The VerbCorner Project: Findings from Phase 1 of Crowd-Sourcing a Semantic Decomposition of Verbs

Joshua K. Hartshorne
Department of Brain and Cognitive Sciences
Massachusetts Institute of Technology
77 Massachusetts Avenue
Cambridge, MA 02139, USA &Claire Bonial, Martha Palmer
Department of Linguistics
University of Colorado at Boulder
Hellems 290, 295 UCB
Boulder, CO 80309, USA
{CBonial, MPalmer}

Any given verb can appear in some syntactic frames (Sally broke the vase, The vase broke) but not others (*Sally broke at the vase, *Sally broke the vase to John). There is now considerable evidence that the syntactic behaviors of some verbs can be predicted by their meanings, and many current theories posit that this is true for most if not all verbs. If true, this fact would have striking implications for theories and models of language acquisition, as well as numerous applications in natural language processing. However, empirical investigations to date have focused on a small number of verbs. We report on early results from VerbCorner, a crowd-sourced project extending this work to a large, representative sample of English verbs.

1 Introduction

Verbs vary in terms of which syntactic frames they can appear in (Table 1). In principle, this could be an unpredictable fact about the verb that must be acquired, much like the phonological form of the verb.

Frame hit like break
NP V NP x x x
NP V - - x
NP that S - x -
NP V at NP x - -
Table 1: Some of the syntactic frames available for hit, like, and break.
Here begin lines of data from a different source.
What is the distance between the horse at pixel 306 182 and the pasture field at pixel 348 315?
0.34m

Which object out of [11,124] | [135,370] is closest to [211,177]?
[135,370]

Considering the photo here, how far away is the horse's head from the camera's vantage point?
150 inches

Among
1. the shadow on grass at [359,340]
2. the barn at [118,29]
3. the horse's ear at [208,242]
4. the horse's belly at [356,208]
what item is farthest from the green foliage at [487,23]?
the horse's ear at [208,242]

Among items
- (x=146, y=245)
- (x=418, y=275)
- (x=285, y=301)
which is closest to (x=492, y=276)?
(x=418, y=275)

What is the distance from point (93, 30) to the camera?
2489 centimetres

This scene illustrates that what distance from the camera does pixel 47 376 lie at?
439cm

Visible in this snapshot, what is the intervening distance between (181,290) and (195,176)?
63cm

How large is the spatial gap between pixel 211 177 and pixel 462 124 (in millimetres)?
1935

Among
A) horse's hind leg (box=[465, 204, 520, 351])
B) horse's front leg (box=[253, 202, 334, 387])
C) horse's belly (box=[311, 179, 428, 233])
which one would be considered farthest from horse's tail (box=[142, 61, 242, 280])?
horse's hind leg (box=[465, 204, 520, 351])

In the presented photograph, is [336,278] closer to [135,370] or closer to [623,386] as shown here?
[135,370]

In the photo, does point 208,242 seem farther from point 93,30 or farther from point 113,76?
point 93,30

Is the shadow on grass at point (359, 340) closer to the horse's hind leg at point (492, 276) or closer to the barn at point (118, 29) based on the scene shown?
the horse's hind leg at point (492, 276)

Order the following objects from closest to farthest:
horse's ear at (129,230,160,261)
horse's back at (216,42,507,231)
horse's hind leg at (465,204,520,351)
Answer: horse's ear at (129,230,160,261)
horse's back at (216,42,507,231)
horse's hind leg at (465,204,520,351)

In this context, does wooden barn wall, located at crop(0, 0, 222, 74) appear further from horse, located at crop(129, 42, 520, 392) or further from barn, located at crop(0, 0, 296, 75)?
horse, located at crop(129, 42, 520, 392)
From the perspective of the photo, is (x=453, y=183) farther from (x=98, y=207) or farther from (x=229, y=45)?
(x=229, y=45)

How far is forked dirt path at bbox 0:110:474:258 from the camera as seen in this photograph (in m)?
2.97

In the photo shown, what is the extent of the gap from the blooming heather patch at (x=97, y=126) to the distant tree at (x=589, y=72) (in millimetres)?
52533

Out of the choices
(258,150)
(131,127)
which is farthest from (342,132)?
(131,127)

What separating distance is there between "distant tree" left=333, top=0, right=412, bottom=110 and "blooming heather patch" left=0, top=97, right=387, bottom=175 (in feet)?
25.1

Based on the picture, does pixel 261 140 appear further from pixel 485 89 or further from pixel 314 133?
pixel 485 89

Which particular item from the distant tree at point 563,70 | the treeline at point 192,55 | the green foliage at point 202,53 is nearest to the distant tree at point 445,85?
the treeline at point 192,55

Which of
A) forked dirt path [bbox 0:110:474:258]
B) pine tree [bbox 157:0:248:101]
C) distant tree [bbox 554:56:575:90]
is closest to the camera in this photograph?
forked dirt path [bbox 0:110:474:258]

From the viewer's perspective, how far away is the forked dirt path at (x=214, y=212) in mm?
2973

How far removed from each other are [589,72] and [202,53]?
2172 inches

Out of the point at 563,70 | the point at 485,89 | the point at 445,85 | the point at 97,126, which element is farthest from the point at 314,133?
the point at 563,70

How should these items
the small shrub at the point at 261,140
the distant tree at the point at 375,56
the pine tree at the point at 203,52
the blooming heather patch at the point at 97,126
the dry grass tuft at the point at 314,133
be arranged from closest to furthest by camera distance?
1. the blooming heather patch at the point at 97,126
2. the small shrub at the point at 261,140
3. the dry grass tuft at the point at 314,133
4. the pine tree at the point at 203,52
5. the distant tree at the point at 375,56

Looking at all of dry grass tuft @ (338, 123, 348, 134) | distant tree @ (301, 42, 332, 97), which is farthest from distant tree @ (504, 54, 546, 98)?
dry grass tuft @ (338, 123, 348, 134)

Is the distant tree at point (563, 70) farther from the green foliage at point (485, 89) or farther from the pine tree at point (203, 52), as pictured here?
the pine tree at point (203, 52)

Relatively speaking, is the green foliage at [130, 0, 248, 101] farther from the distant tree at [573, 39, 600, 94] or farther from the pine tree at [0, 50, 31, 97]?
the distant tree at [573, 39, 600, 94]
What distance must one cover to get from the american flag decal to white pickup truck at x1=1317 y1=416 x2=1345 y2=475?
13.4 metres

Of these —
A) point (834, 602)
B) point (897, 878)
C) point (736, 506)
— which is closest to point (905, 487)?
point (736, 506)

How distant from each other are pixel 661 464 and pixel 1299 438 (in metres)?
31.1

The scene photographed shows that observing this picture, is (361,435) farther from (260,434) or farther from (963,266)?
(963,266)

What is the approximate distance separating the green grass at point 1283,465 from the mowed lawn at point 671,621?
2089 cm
However, most theorists posit that there is a systematic relationship between the semantics of a verb and the syntactic frames in which it can appear [9]. For instance, it is argued that verbs like break, which describe a caused change of state, can appear in both the NP V NP form (Sally broke the vase) and the NP V form (The vase broke). Verbs such as hit and like do not describe a change of state and so cannot appear in both forms.11Note that this is a simplification in that there are non-causal verbs that appear in both the NP V NP frame and the NP V frame. For details, see [10]. Similarly, only verbs that describe propositional attitudes, such as like, can take a that complement (John liked that Sally broke the vase).

1.1 The Semantic Consistency Hypothesis

This account has a natural consequence, which we dub the Semantic Consistency Hypothesis: There is some set of semantic features such that verbs that share the same syntactic behavior are identical along those semantic features.22There is a long tradition of partitioning semantics into those aspects of meaning which are “grammatically relevant” and those which are not. We refer the interested reader to Pinker (1989), Jackendoff (1990), and Levin & Rappaport Hovav (2005). Note that on certain accounts, this is a strong tendency rather than a strict necessity (e.g., Goldberg, 1995).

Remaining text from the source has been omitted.